Schramberg. (ewk). Ein halbes Jahr nach dem Start trafen sich die Initiatoren der jungen Regionalwährung „Gwinner“ mit den Unternehmern aus der Region Schramberg zum intensiven Austausch. Der Vorsitzende von Gwinner e.V., Gerhard Weber, gab dazu einen Überblick über den aktuellen Stand: 80 Unternehmer, 16 förderbare Vereine und Initiativen sind inzwischen mit im Boot. 15 000 Euro wurden inzwischen eingetauscht und damit eine aktuelle Vereinsförderung von 450 Gwinner realisiert, so die ermutigende Bilanz des ersten halben Jahres. Auch wenn sich mancher Unternehmer mehr versprochen hatte, so wisse doch auch jeder, dass „man für die Anfangsphase jeder Unternehmensgründung den langen Atem brauche und die Bäume nicht gleich in den Himmel wachsen“, so die Mitunternehmerin Carola Thomann.

Wie wichtig und hilfreich ergänzende Währungen seien, zeige sich so richtig in einer Krise. Anhand von Filmberichten aus den letzten Monaten zeigte der Vorsitzende auf, und dass die Ruhe an der Finanzfront und Eurofront eine trügerische ist, dass die Regierungen mit den letzten Finanzreserven das Grollen erst einmal zugeschüttet haben. Geändert an den Regeln auf den Finanzmärkten habe man nichts. Viel zu groß sei mittlerweile deren Einfluss auf die Politik.

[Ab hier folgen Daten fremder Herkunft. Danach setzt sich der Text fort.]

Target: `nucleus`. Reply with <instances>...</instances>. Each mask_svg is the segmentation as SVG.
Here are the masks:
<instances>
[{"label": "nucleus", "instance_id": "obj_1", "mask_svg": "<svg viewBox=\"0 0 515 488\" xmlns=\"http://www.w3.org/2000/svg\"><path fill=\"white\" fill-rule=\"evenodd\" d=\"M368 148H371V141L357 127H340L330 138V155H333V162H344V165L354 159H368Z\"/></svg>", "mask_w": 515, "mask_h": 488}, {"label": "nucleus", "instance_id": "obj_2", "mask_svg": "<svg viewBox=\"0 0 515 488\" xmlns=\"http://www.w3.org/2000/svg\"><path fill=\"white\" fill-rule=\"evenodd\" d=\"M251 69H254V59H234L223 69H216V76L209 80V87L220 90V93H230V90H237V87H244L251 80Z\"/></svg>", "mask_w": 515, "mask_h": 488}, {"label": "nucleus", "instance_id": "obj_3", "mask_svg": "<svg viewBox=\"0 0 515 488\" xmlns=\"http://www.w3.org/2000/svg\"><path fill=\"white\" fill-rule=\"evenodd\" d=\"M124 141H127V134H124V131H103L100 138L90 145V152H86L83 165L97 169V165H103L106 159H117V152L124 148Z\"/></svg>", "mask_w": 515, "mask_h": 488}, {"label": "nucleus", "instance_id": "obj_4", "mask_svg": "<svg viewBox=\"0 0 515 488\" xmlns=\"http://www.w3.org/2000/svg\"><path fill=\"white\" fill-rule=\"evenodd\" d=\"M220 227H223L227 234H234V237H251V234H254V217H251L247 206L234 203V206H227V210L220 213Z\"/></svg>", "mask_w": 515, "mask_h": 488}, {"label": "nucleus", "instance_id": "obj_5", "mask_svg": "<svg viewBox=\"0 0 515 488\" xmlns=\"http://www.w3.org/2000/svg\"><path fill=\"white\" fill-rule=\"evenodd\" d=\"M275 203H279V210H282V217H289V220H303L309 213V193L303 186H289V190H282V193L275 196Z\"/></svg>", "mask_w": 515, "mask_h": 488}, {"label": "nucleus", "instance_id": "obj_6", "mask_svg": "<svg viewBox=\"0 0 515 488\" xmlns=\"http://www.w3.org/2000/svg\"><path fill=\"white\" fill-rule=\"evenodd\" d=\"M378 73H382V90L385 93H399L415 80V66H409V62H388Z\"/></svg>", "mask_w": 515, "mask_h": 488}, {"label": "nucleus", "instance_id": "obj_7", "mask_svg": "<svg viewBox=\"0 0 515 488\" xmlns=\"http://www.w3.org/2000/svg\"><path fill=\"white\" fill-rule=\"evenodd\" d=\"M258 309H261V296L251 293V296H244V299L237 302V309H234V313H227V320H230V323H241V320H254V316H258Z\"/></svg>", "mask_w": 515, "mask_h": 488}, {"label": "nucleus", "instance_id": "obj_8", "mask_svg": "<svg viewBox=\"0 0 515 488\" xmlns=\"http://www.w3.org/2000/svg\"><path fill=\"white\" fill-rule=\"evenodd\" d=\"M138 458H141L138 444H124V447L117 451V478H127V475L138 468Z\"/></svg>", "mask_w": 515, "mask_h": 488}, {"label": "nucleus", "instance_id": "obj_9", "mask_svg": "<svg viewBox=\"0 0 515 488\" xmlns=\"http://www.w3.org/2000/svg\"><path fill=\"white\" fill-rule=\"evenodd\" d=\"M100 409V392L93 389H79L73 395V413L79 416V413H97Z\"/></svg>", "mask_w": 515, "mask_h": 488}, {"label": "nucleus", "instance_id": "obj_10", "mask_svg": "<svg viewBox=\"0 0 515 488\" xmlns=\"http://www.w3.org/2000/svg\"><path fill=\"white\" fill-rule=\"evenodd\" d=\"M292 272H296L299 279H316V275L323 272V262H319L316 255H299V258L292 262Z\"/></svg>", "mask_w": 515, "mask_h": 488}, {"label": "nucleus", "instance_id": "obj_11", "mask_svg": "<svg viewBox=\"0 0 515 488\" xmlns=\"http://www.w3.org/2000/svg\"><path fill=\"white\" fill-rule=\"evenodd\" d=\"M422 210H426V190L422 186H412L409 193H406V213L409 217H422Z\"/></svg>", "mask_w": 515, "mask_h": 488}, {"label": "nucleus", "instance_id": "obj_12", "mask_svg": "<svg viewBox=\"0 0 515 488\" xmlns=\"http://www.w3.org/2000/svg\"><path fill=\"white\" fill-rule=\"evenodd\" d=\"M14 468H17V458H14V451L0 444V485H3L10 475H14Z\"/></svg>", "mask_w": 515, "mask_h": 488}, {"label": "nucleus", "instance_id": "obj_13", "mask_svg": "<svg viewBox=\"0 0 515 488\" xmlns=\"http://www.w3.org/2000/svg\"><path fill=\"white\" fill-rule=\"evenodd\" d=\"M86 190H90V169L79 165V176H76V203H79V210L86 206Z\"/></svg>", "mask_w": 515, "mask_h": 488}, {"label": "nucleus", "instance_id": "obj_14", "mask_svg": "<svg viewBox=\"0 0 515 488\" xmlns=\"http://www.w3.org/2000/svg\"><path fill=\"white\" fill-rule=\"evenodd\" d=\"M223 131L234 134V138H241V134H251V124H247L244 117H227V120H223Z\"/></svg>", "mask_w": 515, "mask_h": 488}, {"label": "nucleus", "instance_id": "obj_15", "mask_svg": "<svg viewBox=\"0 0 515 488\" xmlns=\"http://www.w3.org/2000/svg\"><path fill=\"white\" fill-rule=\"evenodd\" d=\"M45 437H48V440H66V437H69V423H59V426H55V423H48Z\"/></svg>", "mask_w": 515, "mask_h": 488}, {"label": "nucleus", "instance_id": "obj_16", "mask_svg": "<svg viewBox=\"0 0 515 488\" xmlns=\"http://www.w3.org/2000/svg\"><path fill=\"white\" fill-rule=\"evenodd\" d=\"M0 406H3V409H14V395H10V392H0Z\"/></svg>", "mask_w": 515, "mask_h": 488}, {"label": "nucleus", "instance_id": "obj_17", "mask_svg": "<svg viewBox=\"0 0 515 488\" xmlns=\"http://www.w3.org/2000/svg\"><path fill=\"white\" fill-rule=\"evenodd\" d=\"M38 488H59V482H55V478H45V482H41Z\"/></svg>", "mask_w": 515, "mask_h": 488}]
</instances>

Darum sind für Weber die Bürger und Unternehmer gefragt, rechtzeitig miteinander ein ergänzendes Geldsystem aufzubauen, das auch dann funktioniert, wenn das Vertrauen ins etablierte System bröckelt. Der Gwinner ist zwar im Moment durch den Euro gedeckt, kann aber im Krisenfall innerhalb kurzer Zeit auf sogenannte Leistungsdeckung umgestellt werden, welche dann unabhängig vom Euro ist.

Im zweiten Teil des Abends stellte Referent Neuwirth von der Firma DAFA die Chancen vor, die sich aus der Kooperation des Gwinner mit seinem Marketingunternehmen für den Mittelstand ergeben. Mehrere Tausend Konsumenten werden in der Gwinnerregion in den nächsten Monaten dadurch zu Regionaleinkäufen in Gwinnerunternehmen herangeführt.

Mit diesen Perspektiven ist der Gwinner fürs Weitere gut gerüstet, resümiert Weber. Mit der neuen Scheinedition 2011 ab dem ersten Advent werde bereits das kommende Gwinner-Jahr eingeläutet.

Abbildung: Referent Neuwirth von der Firma DAFA -

erläuterte Chancen, die sich aus der Kooperation mit der Regionalwährung Gwinner für den Mittelstand ergeben.